Decision fatigue is a real thing. I discovered this poignantly on a recent shopping trip. The mission was simple: Buy a spice rack. I figured the best shot was at Bed Bath Beyond (BBB); a store I had not entered in over a year, much less at the holidays. I had a specific size and type in mind, so there was no doubt BBB would provide all the choices I needed. Little did I know that trip would be the beginning of the end of my day’s productivity.
Upon entering, I scanned quickly, bypassing a cart to stay focused on the single item I wanted. Smugly, I glided past the holiday specials to the kitchen department. Lo and behold, there were spice racks. And all kinds of other racks. An embarrassment of choices.
Because I like choices (or thought I did until this day), before long, I was nose to nose with shelves and shelves of plastic, rubber, wood, aluminum, and chrome gadgets, and doodads for kitchen storage problems I didn’t even know I had. It was an assault on my single-mindedness. More than once, something other than a spice rack caught my eye. At first, I had the mental wherewithal to ignore them.
Decision Fatigue Begins
As the minutes wore on, my brain was presented with dozens of items for which a decision had to be made. Does it look like what I came for? If yes, is it the right size and type? If no, move to next item. As this process continued, some strangely gleeful part of my brain, a la Martha Stewart, said, “It’s not the spice rack, but….is it something I COULD use? Hmmmm…it looks very handy. And sleek, too! After all….maybe it could make even more room in the cabinet?” The cabinet, of course, had nothing to do with the spice rack.
“STOP IT,” another Jean-Chatzky-part of my brain, said. “You are here to get the spice rack. Move on.”
Next doodad. Does this look like the spice rack? No, not quite. Yet, the label showed the entire matching doodad set in a fantasy-organized kitchen. Then that Martha Stewart voice again, “Oh, wouldn’t it be cool if my whole kitchen looked like this doodad’s label?”

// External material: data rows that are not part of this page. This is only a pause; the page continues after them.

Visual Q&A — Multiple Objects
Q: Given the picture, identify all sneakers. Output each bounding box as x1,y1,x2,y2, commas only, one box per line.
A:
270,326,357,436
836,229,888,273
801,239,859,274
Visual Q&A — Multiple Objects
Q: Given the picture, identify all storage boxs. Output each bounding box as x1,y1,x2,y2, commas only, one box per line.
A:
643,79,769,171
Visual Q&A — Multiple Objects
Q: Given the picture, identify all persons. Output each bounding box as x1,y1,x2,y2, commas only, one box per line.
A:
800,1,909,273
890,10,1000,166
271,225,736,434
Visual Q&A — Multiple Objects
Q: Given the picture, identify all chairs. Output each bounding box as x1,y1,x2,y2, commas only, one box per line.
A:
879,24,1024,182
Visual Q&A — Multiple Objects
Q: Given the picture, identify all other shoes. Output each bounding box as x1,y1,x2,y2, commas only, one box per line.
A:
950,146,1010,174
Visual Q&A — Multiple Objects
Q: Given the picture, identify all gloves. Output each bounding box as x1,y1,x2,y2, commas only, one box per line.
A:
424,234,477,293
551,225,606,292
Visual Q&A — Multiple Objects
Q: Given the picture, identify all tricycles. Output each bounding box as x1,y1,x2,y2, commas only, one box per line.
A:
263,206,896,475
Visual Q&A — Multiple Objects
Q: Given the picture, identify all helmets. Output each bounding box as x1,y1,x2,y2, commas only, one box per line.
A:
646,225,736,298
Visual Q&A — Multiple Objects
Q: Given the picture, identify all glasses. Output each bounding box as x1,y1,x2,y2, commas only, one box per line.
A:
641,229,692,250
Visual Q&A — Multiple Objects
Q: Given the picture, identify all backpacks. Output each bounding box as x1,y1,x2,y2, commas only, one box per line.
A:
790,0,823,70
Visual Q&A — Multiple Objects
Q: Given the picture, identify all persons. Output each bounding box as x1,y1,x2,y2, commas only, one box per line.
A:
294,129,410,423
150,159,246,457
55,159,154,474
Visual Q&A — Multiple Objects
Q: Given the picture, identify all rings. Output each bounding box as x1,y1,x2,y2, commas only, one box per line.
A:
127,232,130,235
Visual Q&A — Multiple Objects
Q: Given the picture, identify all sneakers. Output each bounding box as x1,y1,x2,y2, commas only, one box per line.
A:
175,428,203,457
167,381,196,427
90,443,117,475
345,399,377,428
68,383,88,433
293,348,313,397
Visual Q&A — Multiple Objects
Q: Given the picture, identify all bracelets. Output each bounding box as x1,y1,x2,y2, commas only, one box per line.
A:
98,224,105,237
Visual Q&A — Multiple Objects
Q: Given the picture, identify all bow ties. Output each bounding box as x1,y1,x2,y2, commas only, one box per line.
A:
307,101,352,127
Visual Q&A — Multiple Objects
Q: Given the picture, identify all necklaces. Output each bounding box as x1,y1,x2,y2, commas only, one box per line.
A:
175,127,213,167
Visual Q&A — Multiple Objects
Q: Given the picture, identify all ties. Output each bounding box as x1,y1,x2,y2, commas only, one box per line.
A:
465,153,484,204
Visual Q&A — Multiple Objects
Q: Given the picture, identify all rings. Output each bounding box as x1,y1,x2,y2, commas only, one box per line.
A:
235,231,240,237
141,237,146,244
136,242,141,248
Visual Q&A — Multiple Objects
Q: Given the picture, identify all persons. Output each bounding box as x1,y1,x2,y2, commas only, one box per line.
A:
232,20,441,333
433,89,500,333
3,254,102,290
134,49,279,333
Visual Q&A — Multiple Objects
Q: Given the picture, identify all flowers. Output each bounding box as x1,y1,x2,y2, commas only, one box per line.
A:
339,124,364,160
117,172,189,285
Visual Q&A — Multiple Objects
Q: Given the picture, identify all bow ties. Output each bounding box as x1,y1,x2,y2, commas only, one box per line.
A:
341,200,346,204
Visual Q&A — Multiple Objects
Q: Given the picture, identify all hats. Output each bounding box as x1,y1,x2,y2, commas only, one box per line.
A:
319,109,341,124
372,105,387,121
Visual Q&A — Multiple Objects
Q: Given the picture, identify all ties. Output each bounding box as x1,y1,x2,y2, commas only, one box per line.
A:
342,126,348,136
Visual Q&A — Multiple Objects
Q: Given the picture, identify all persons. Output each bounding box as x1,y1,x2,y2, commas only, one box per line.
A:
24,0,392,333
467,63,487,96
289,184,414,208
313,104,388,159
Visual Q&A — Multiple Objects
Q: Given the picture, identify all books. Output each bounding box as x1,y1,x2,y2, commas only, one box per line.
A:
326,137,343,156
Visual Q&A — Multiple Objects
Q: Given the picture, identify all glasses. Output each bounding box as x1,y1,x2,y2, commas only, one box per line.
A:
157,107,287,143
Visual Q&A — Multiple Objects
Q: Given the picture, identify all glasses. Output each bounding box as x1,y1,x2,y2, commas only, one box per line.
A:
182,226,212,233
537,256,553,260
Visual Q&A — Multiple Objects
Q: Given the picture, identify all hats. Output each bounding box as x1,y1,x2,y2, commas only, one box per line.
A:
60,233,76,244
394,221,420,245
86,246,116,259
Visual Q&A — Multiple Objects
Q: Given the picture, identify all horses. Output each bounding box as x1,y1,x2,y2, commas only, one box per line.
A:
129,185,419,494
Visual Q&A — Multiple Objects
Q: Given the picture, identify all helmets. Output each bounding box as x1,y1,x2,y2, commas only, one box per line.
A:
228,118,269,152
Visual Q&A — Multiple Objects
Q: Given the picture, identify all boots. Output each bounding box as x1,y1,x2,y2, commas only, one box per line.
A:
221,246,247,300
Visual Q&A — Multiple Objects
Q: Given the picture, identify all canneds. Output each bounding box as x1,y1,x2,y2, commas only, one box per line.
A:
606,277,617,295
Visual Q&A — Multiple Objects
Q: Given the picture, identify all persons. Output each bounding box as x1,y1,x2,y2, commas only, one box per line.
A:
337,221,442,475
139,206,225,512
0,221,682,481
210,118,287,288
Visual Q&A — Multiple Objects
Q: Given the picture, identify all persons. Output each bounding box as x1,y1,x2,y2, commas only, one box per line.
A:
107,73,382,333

“STOP IT,” Jean intervened. “You would have to buy every doodad like it in here, which is a) exactly what you did not come here to do and b) doesn’t even include a spice rack. Next item!”
And so it went….back and forth over a dozen items for fifteen minutes. My mental wherewithal was waning.
Finally, I found exactly what I was looking for and grabbed it.
Decision Fatigue Leads to Aimless Shopping
By then, Martha and Jean had gone 144 rounds. I felt drained. So why did I feel like, oh, taking a look around? Just to see if there was something I couldn’t live without? I got to the bath side and wondered what got into me.
To check out, I had to walk the gauntlet of holiday specials again. I actually pondered chocolates. That’s how beaten-down my willpower was.
When I left the store only $8.35 poorer, I felt like Rocky – beat up, but victorious.
I needed a nap.
Emptying the Decisionmaking Fuel Tank
Dr. Moira Somers, a decision fatigue expert, talks about the mental energy required to make decisions, particularly ones avoiding temptation. It seems we wake up each day with a finite amount of mental decisionmaking energy, like a full tank of fuel. After exhausting our tank, it’s free-for-all shopping, chocolate, smoking, sleeping, nagging, drinking, or whatever your personal favorite fallback behavior happens to be. That devilish irrational voice, (“it’s ok to have it this time” “I won’t do it again” “I can make it up later”) is most powerful when we’re depleted.
To make it more challenging, now we have online shopping. Savvy retailers are perfecting the presentation of temptations on our phones as well as they do in stores. It’s devilishly easy (and I confess, enjoyable) to click and shop.
Finally, stress of any kind (had a little bit of that the last 2 years?) burns fuel in the tank too. When we worry, we erode the ability to resist spontaneous decisions we later regret.
How To Keep the Tank Full
Some solutions? Plenty of sleep. Meditation and mindfulness. Frequent rest breaks. Having someone with whom you can share your struggles.
Also, put fewer decisions into every day by asking whether they can be:
- eliminated or
- date-activated (meaning putting it on the calendar so it doesn’t take up space in your head).